Así veía yo por allí a Paquito-colo, Morales, Brañas, cuando estaba en el pueblo, es decir, algunos de los de profesiones liberales, desocupados o rentistas, que también había. Los demás, como todos tenían sus ocupaciones.

Y la Patrona, Madrina (así, con mayúsculas) y Amparo, con una paciencia infinita aguantaban todo aquello como si fuera lo más normal del mundo. Y seguían a lo suyo, como si nada. Con una total tranquilidad y hasta si se quiere pasividad, exponiéndose además a las pullas, cosquillas o lo que fuere, de cualquiera de ellos, dependiendo del ambiente que se respirara: alegre o serio, dependiendo también de los días y el humor de los protagonistas.

Los demás habitantes de la casa, entrábamos y salíamos de la cocina contínuamente a husmear, a oler sus aromas y a ver si caía algo. Alguno de aquellos olores no los he olvidado a pesar de los años transcurridos: el de los bererechos puestos directamente sobre la plancha de la cocina, delicioso olor y deliciosos aquellos berberechos gordos, oscuros, grandes, que, una vez abiertos y sin más preparación, comíamos directamente y que ya no se encuentran; como el de aquella "tapa" de ternera, también sobre la plancha y que era una parte de un corte de aquellas terneras de antes, con un poquito de grasa y que mamá se la hacía, creo recordar, especialmente para José Ramón, al que no recuerdo si ayudaba Mauro; el del cocido, hecho lentamente en aquella cocina de leña, despacito, desde las 8 o 9 de la mañana: chof, chof, chof, chof, con sus grelos y distintas carnes; el de los "batallones" (en aquella casa un batallón era un guiso, un estofado de carne)...
Y, en aquella cocina, solían mimarnos bastante y se esmeraban porque cada uno de nosotros, tuviera su bocado.

Y mamá mechaba carne, hacía preciosos rollos y riquísimas empanadas, ponía unas pepitorias de chuparse los dedos, hacía unos cocidos épicos y unos callos "que pa qué", unas perdices que hicieron época, unas tortillas al ron que no emborrachaban, aquel otro postre para días un poco especiales que servía en copa de champán ancha, riquísimo de sabor y precioso aspecto(como si de nueva cocina se tratara). Y aquella cocina con sus sabores y con sus gentes y con las que llegaban y con el total y absoluto, ahí sí, dominio de mamá, crepitaba, vivía y nos hacía un poco más felices. Guardo yo especial memoria de unos sabores que no he vuelto a disfrutar: empanadas de lomo (raxo) y de congrio, los grelos sin terminar de cocer y que mamá me acercaba a media mañana, mientras estudiaba, con unas gotitas de aceite de oliva, los guisantes que el Portugués le cultivaba, los suspiros de monja, los buñuelos de viento, aquellas patatitas de puré que acompañaban quien sabe qué, las vieiras...

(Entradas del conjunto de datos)
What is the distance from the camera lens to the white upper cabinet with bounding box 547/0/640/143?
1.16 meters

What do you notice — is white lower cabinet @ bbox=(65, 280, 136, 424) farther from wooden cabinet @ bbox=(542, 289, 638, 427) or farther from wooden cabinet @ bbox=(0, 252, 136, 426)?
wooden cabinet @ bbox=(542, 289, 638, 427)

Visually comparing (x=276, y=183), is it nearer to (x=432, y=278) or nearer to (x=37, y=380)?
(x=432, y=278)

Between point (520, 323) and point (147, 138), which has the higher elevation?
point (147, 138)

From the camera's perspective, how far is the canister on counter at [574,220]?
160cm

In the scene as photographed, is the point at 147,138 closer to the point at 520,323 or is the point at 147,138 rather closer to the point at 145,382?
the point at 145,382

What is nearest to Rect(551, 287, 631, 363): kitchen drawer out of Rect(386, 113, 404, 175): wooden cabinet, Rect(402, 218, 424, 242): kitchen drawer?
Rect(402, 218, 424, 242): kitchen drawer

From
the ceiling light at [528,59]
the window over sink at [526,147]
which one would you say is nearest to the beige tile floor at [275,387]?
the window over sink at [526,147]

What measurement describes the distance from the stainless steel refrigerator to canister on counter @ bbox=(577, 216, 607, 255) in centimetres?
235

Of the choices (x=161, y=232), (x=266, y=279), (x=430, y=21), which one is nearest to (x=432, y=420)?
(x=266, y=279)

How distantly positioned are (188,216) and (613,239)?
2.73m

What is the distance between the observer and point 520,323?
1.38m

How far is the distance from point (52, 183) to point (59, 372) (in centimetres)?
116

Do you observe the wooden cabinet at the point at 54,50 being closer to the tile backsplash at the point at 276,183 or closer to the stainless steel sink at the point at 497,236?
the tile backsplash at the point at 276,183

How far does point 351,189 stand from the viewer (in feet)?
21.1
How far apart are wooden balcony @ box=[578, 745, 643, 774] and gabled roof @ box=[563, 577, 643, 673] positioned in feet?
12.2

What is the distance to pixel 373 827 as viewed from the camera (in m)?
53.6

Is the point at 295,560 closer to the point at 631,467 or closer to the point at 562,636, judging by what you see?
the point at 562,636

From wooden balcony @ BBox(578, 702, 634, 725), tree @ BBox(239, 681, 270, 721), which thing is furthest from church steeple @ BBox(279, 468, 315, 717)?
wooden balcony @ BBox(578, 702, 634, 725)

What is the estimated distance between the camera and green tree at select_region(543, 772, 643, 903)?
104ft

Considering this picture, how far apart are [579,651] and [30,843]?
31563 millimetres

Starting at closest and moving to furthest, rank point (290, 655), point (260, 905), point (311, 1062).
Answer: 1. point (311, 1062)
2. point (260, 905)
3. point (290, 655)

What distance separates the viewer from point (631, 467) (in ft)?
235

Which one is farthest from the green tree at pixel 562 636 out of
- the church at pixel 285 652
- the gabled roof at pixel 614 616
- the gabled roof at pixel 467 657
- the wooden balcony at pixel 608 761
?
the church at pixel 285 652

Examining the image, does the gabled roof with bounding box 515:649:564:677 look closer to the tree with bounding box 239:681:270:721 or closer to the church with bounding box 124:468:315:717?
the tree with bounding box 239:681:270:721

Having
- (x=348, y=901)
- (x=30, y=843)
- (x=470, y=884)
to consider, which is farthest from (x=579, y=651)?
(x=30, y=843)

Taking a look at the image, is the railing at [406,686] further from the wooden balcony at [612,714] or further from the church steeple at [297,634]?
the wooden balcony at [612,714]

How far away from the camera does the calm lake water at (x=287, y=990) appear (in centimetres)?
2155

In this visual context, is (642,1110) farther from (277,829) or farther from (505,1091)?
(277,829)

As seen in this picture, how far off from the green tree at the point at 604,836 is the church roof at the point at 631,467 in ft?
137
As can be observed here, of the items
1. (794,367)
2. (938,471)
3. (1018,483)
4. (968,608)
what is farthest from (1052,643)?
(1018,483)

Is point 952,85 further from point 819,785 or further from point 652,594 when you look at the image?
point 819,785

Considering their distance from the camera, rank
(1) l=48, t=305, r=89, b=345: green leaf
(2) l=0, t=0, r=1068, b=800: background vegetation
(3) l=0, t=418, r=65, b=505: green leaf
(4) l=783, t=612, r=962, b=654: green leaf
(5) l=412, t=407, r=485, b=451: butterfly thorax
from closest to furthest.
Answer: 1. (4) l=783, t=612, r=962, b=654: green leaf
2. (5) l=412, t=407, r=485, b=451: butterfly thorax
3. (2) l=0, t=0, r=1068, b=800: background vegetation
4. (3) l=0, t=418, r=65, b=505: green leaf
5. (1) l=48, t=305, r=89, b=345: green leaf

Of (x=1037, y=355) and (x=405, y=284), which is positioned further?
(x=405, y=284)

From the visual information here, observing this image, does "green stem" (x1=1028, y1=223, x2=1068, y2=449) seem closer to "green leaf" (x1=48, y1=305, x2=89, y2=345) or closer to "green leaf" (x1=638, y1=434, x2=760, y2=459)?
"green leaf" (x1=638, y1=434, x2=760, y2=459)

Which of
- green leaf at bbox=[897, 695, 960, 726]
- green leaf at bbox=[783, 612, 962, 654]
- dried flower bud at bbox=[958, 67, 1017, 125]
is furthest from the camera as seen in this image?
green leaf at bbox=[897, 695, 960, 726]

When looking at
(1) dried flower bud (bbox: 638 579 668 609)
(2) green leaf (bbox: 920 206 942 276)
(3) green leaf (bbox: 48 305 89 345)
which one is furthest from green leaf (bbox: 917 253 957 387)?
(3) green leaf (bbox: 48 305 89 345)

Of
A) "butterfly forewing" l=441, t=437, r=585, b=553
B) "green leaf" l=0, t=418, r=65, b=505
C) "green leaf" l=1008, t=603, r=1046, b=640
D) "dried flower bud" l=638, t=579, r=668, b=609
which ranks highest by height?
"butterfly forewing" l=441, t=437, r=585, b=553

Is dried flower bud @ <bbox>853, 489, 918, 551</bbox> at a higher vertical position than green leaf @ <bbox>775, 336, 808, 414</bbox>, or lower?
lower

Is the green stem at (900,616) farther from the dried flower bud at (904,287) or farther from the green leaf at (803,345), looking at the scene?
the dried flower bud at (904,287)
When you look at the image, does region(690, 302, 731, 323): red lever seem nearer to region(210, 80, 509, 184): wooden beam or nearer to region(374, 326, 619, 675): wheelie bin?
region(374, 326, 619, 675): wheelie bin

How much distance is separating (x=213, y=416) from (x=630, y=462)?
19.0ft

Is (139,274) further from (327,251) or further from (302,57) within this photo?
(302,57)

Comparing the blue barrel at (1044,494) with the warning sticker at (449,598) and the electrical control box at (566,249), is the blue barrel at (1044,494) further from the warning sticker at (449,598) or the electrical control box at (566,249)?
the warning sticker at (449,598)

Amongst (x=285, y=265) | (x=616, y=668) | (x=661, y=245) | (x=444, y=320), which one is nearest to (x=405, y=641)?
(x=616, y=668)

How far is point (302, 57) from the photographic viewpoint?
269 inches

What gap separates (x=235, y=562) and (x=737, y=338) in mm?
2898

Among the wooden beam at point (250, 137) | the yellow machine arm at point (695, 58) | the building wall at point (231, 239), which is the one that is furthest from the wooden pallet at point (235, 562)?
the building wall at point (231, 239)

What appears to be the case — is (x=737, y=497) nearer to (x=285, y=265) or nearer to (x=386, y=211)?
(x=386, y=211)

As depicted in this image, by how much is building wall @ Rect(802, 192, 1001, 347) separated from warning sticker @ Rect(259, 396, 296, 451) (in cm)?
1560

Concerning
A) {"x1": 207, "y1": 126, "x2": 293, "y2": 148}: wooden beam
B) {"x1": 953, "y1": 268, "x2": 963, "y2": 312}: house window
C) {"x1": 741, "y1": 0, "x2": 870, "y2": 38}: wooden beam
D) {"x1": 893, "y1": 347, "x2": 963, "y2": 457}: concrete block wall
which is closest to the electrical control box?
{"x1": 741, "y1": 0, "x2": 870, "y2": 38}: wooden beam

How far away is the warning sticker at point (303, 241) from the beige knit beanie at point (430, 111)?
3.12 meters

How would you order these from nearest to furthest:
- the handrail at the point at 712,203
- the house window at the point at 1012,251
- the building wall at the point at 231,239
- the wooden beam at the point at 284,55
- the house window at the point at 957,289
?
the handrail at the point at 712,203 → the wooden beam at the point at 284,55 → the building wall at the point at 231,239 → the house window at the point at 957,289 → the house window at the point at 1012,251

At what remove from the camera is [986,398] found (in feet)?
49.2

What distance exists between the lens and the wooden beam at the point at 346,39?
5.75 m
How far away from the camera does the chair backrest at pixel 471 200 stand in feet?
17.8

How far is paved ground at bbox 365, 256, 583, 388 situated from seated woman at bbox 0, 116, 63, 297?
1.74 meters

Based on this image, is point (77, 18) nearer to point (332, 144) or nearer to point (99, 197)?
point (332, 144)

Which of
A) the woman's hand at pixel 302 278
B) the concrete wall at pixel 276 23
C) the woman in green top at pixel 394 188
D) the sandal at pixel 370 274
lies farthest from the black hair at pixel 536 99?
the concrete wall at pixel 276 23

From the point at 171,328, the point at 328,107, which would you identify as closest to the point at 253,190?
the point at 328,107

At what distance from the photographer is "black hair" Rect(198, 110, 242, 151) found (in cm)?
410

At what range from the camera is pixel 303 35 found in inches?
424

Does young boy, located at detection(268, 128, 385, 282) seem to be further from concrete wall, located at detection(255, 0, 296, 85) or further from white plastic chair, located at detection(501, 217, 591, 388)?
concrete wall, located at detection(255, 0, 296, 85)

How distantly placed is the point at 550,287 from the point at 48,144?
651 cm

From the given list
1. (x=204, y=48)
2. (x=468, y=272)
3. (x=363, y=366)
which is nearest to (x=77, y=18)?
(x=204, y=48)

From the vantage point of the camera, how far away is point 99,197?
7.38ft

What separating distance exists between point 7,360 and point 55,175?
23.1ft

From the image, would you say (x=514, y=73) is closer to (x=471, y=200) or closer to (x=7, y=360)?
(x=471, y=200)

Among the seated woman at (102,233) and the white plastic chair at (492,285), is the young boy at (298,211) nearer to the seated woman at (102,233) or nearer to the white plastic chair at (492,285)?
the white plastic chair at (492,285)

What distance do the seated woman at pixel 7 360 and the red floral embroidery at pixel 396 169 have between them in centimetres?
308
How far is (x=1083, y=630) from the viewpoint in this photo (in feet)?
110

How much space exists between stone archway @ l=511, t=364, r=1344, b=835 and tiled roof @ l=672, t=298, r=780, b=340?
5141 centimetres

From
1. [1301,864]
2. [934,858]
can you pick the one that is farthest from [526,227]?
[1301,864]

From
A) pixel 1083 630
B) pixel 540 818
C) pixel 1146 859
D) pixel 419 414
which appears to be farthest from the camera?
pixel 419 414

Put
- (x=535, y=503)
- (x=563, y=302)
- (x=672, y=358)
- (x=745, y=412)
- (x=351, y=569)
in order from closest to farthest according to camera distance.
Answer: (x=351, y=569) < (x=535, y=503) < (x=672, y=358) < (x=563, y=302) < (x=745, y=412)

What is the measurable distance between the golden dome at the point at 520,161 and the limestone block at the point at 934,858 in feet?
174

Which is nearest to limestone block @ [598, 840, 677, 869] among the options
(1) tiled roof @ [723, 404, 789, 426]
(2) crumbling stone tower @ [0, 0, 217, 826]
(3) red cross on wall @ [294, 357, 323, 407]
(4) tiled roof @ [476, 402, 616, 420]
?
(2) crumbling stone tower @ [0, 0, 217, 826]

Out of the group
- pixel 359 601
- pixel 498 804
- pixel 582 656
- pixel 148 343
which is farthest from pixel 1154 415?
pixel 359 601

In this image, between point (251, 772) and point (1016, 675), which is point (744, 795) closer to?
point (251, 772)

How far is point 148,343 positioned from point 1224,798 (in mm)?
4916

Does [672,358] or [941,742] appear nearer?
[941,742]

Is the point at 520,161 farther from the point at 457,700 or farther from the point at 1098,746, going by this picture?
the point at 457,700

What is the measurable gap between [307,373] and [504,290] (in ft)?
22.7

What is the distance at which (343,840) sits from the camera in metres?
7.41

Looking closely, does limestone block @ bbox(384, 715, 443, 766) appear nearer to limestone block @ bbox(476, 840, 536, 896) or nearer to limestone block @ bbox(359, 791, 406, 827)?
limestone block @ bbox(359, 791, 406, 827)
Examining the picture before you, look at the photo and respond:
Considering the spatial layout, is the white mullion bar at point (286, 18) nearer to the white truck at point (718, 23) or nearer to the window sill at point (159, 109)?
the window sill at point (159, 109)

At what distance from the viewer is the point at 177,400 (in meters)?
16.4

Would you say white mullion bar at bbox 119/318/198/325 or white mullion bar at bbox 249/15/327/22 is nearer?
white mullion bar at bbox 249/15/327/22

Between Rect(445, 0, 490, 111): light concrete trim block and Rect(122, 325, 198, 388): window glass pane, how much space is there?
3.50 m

▶ [Acciones requeridas]:
A - Por favor, devuelve de forma literal el pasaje del fragmento sobre la cocina que empieza en "Y la Patrona, Madrina" y termina en "de los protagonistas.".
B - Según el fragmento sobre la cocina, ¿qué era un "batallón" en aquella casa?

▶ [Respuestas por ítem]:
A -
Y la Patrona, Madrina (así, con mayúsculas) y Amparo, con una paciencia infinita aguantaban todo aquello como si fuera lo más normal del mundo. Y seguían a lo suyo, como si nada. Con una total tranquilidad y hasta si se quiere pasividad, exponiéndose además a las pullas, cosquillas o lo que fuere, de cualquiera de ellos, dependiendo del ambiente que se respirara: alegre o serio, dependiendo también de los días y el humor de los protagonistas.

B - Un guiso, un estofado de carne.